First Reading: 24/11/2016
Second Reading: 01/03/2017
Committee Referred To: Trade and Investment
Consolidated with: Consolidated with SB 355
Third Reading: 15/05/2018
Bill Status: Passed (Awaiting Presidential Assent)
On Tuesday 15 May 2018, the Senate of the Federal Republic of Nigeria passed the Companies and Allied Matters Act, 1990 (CAP C20, LFN 2004) Repeal and Re-enactment Bill, 2018 (“the Bill”), following a recommendation of the Senate Committee on Trade and Investment (The Committee). The Bill consolidates the proposed amendments from two related bills: Companies and Allied Matters Act CAP C20 LFN 2004 (Amendment) Bill, 2016 and the Companies and Allied Matters Act CAP C20 LFN 2004 (Amendment) Bill, 2017.

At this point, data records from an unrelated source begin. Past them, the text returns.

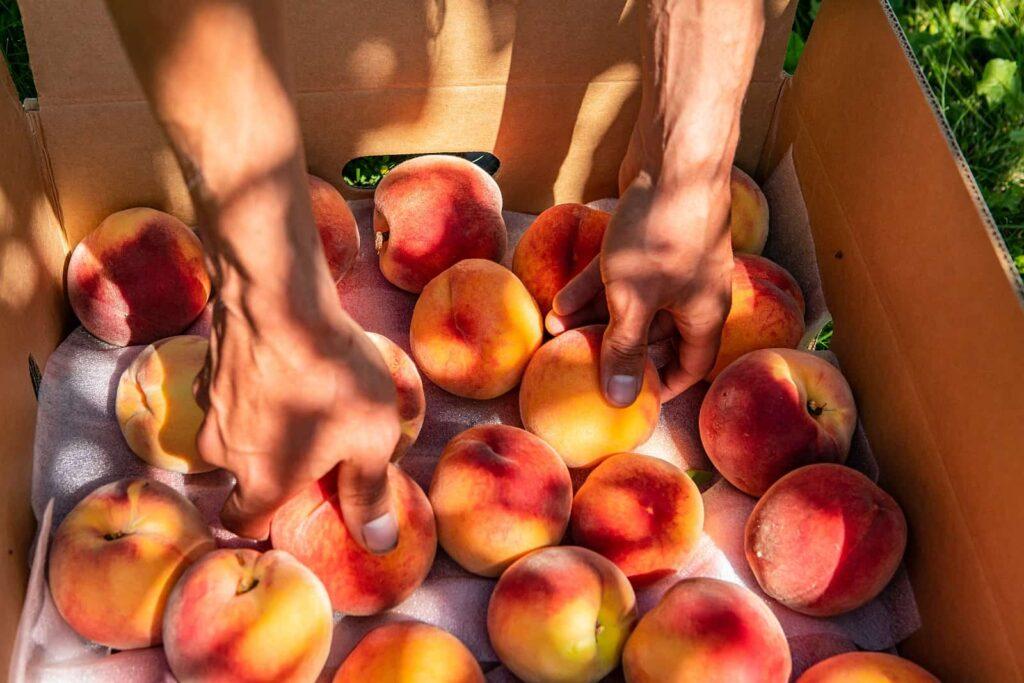 Obst wird im Okanagan Valley oft direkt im Straßenverkauf angeboten, zum Beispiel köstliche Pfirsiche. Foto Valmedia / Deposit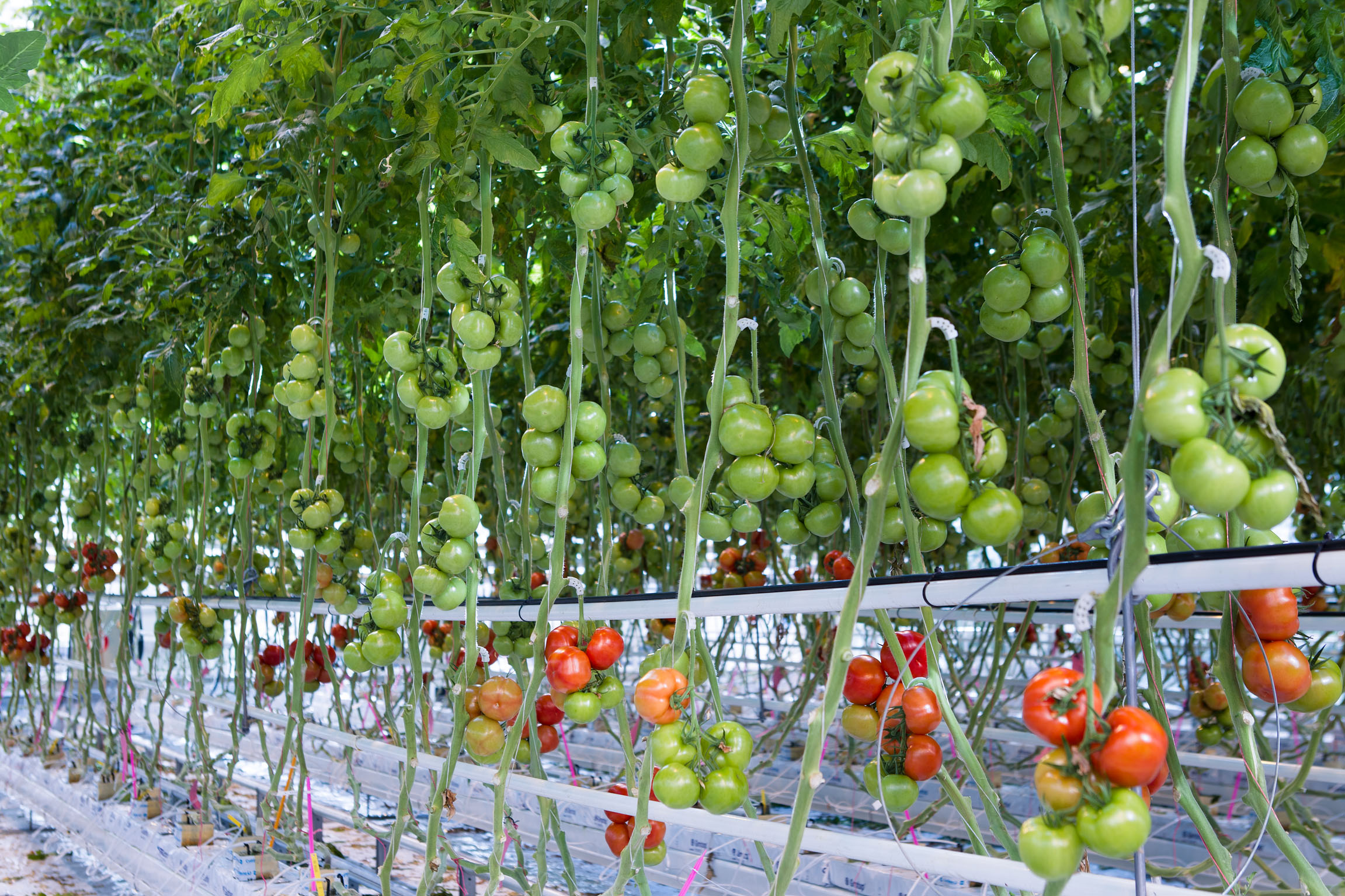 Tomatenkas
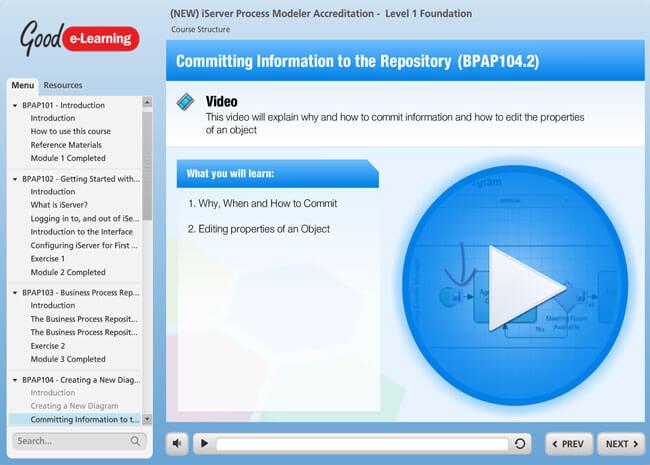 iServer Process Modeler Screenshot 2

The Bill has 860 sections which is an additional 247 sections to the Current CAMA with 613 sections and seeks to establish an efficient means of regulating businesses, minimize the compliance burden of small and medium enterprises (SMEs), improve transparency and accountability, enhance shareholder engagement and promote a friendly business climate in Nigeria.
- 8.3 of the Bill provides for e-incorporation to facilitate the automated reservation of business names which will result in a significant improvement in turnaround time for potential promoters of companies in Nigeria and improve the ease of registering new businesses. Other automated processes are provided for in Sections 176 and 177 which refer to electronic instruments for the transfer of shares. Section 182 also provides for a Certificate of transfer to include a certificate issued in electronic form.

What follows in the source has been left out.